My overarching goal has been and continues to be to provide the leadership necessary for the AASM to continue advancing the field of sleep health care in these challenging economic times. Since its establishment in 1975, the AASM has played the leading role in the growth and development of sleep medicine as a medical subspecialty, and I expect this to continue.
I also expect that the field of sleep medicine will look much different in 5 years. It is certain that most sleep centers will be performing much more out of center sleep testing than they are doing today, simply as a result of cost-containment measures being implemented by insurers. This will require the reallocation of the workforce in the sleep center, with more daytime staff educating patients and operating an out of center sleep testing (OCST) program.

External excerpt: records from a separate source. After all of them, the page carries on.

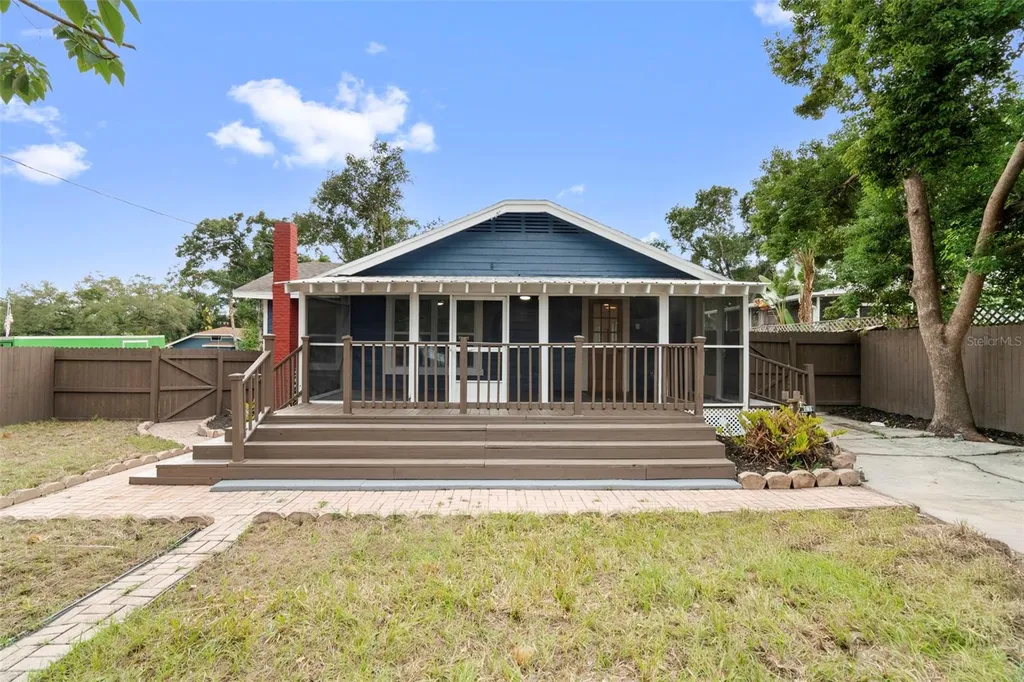 6005 N Orange Blossom Avenue Tampa FL 33604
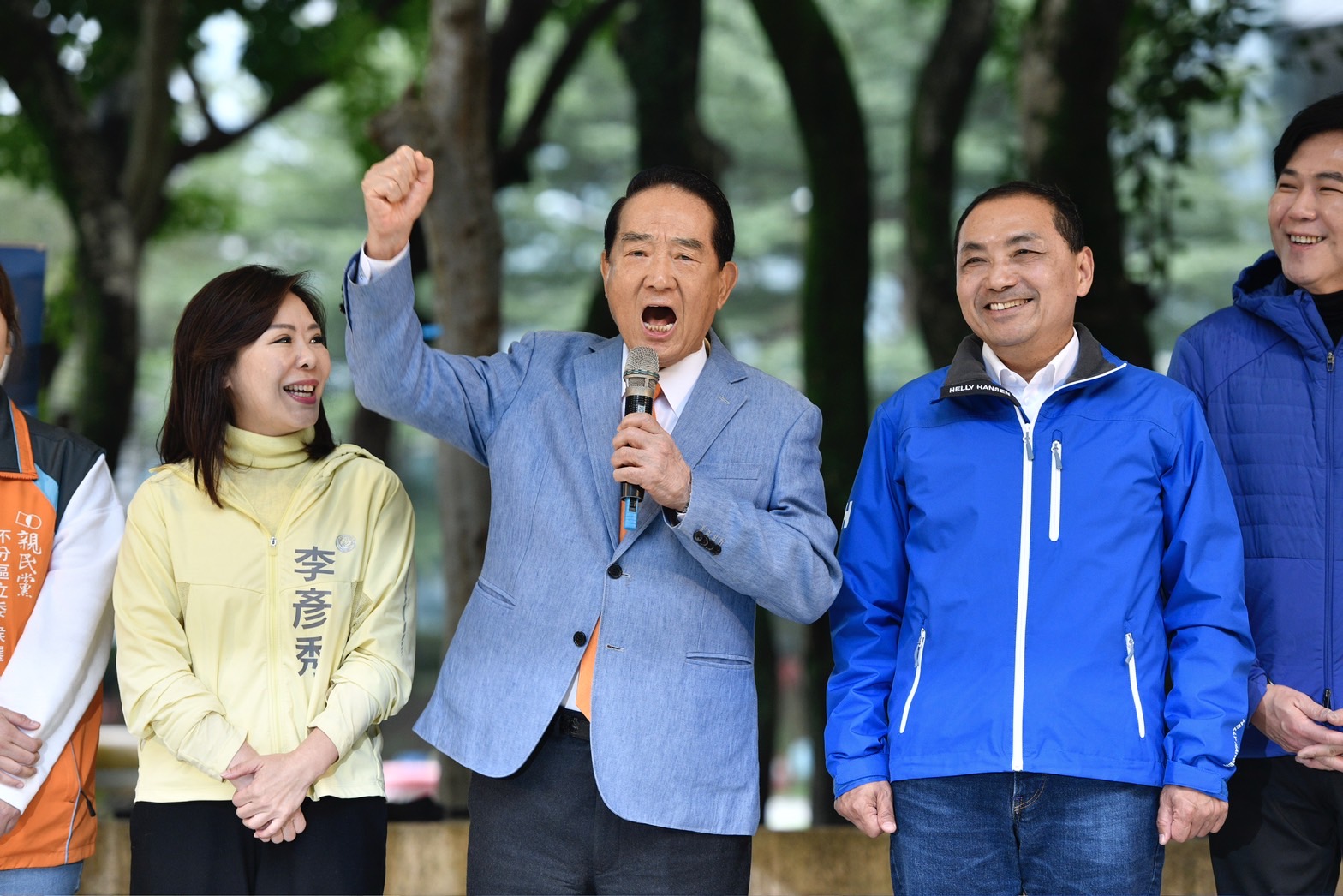 親民黨主席宋楚瑜今首度與國民黨總統候選人侯友宜同台，力挺侯趙配的意味濃厚。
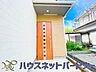 玄関：上質感漂う玄関へのアプローチ。居住者の帰り、訪れる方を優しく迎える・安らぎに満ちた生活空間を予感させる。健やかな暮らしを楽しめそう。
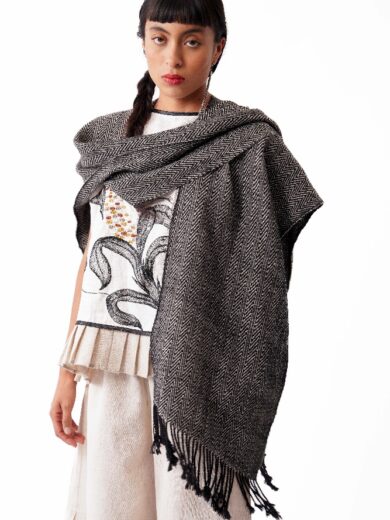 Mantilla zic zac blanco y negro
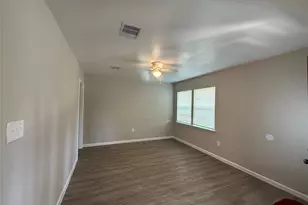 1415 Regal St, Houston, TX 77034 - Photo 5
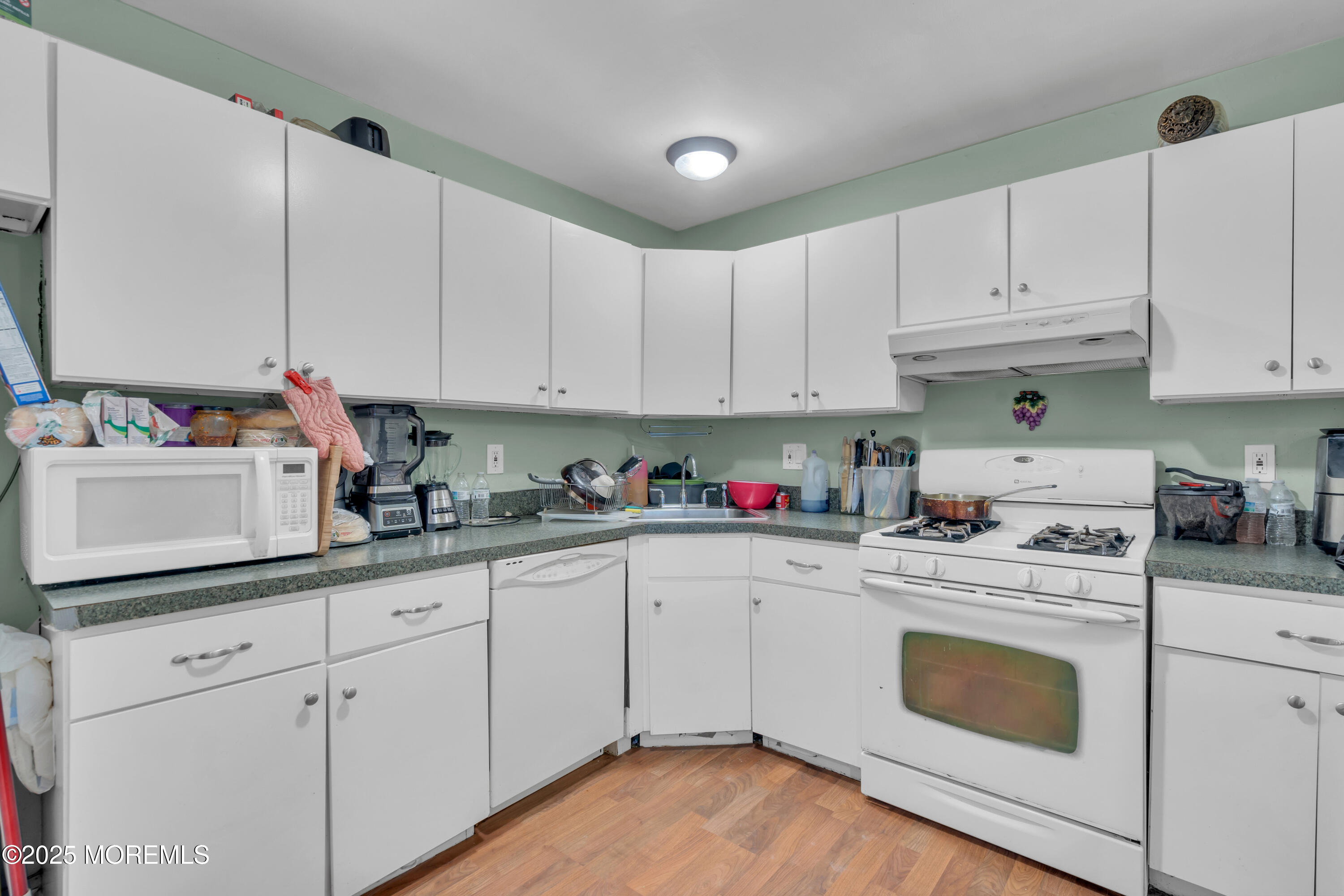 707 Zlotkin Circle #7, Freehold, New Jersey image 18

The increase in OCST will correlate with a significant increase in clinical activity at sleep centers. Providers will spend more time working with patients to improve therapeutic adherence, manage long-term treatment, and track outcomes. I intend to continue to advance initiatives to assist and guide our centers and membership to make this significant transition.
At the same time, the patients that we see in the sleep center for overnight polysomnography will be those with the most complex medical histories, comorbidities, and sleep problems. Staff working the night shift will need to be highly skilled and capable of providing exceptional medical care in challenging circumstances.
I believe that AASM accreditation will continue to be the gold standard for the field, and demand will be high for the specialized medical care provided by board-certified sleep medicine physicians and the team of health care professionals at AASM-accredited sleep centers.